Прошел слух - приехали пожарники. Машины не было видно - она остановилась на улице за домом - но все приободрились. Молодцы, команда: с того конца огромного села, из-за оврага, увидели - и вот уже здесь. Не очень скоро, но все же. Появился толстый брезентовый шланг, еще вялый и плоский; его тянул пожилой невысокий мужчина в обычном сером пиджачке, но в каске. Он бросил трубу на землю у стога и снова исчез за пылающей массой, что-то крича невидимому подручному. Скоро шланг начал толстеть и пыжиться; бах - ударила толстая, ладная, вспененно-белая струя. Несколько человек тотчас, не дав почти ничему пролиться впустую, схватили, направили белый шипучий, брызжущий паром и влагой, сияющий в солнце прямой водяной столб - на крышу; и тотчас в толпе раздался гомон, веселые, злорадные по отношению к огню вздохи:

- Она!

- Во!

- Это другое…

Сражение огня и воды на крыше шло теперь уж всерьез; струя как бы резко и хрустко выстригала из огненной шевелюры времянки плеши и лысины, и эти места лишь вспыхивали последний раз изжелта-серым, шаровидным дымом и как-то сразу и неожиданно начинали лишь тихо чернеть. Еще огонь бушевал, но стало ясно, что участь его решена. Тем более что мужчина в каске тянул уже второй шланг. От толпы, стоявшей на улицах, в огороде, тотчас же откололось несколько человек, не спеша пошли прочь: мол, чего теперь время терять, все, поглядели, все уже ясно.
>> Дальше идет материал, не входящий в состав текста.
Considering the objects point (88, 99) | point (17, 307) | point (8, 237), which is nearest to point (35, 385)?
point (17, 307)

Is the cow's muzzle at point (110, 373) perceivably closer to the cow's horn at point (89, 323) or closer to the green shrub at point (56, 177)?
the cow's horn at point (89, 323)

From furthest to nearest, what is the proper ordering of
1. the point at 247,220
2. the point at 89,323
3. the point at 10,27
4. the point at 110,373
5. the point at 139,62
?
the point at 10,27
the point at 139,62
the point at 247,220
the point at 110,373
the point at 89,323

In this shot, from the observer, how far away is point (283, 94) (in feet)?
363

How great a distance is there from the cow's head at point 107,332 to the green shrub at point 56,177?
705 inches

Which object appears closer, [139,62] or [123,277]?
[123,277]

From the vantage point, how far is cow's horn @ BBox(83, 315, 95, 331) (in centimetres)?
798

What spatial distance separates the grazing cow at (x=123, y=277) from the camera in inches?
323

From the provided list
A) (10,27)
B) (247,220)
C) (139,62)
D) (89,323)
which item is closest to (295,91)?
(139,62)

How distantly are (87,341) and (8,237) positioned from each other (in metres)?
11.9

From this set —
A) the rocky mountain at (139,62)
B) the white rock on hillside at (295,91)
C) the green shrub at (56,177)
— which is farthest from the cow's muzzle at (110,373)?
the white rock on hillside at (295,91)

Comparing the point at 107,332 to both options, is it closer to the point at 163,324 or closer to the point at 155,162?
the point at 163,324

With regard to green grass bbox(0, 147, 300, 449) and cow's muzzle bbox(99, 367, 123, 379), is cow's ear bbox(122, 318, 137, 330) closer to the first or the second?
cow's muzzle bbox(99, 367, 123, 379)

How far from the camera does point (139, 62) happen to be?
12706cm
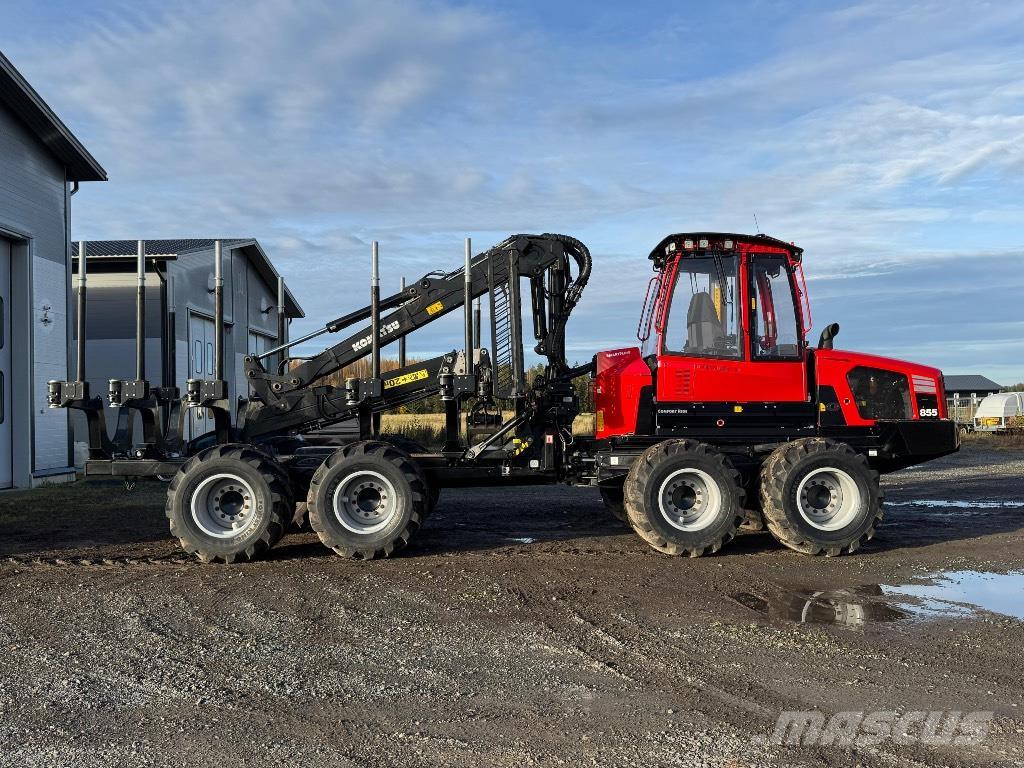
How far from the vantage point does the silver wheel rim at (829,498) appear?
10.1 meters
Но для тех, кто был в самом пекле, ничего еще не было ясно.

- Война войной.

- Одно слово: День Победы. Попомнить надо.

- Как тогда, во втором, всем селом горели.

- Бог посылает память, - шло в толпе. В людях улеглись первые чувства; начали рассуждать, размышлять и сравнивать.

Чувство особого, странного беспокойства, владевшее с утра многими, почти у всех как бы разрешалось, разряжалось этим пожаром, этим огнем, будто нарочно "посланным богом", природой, некой судьбой.